DOCUMENT PASSAGE>
--- BEGIN ---

STL_threadpool.cpp

/*

The following piece of code presents a toy example of a thread pool based task system with the ability to pause
and resume tasks. The purpose of this program is to demonstrate a working albeit simple example of an event loop
along with the task system that can operate on arbitrary functions as per the users choice.

Here is the general algorithm of the task system (ThreadPool class):

[1] Initialize the thread pool and wait for tasks.
[2] User adds tasks to the task queue of the thread pool and notifies the task system.
[3] The waiting threads check periodically for available tasks.
[4] If a task (new or partially completed) is available in the queue, they take the task and begin execution.
[5] If the task execution finishes, the thread goes to the waiting state again.
[6] If the task execution was interrupted preemptively by the user, the task is moved to the queue of interrupted tasks.
[7] After step [6], the thread goes to the waiting state again.
[8] If the user chooses to shutdown the task system, the tasks are interrupted and the threads are joined.

We have a threadpool that spawns N + 2 threads where N is the number of hardware threads available on the system.
We can add any number of task functions to the queue of the threadpool. If there are more tasks available than 
there are free threads available in the pool, the remaining tasks wait in the queue until the current batch of
tasks finish execution.

Apart from the ThreadPool class, there is also a simple event loop to handle concurrent user input. This event
loop runs on a separate thread and queries the event queue from time to time to process any valid input event.
It is responsible for signaling the task system to start, pause, resume or shutdown the execution of tasks.

--- END ---

THE REQUEST> In the thread pool description, how many threads does the pool spawn? The material after this comes from a separate source.

SUPPLIED DATA>
--- BEGIN ---

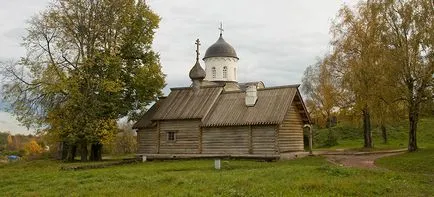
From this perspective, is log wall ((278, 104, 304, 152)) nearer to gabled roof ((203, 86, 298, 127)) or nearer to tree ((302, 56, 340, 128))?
gabled roof ((203, 86, 298, 127))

--- END ---

SOLUTION TO THIS PROBLEM> N + 2 threads, where N is the number of hardware threads available on the system.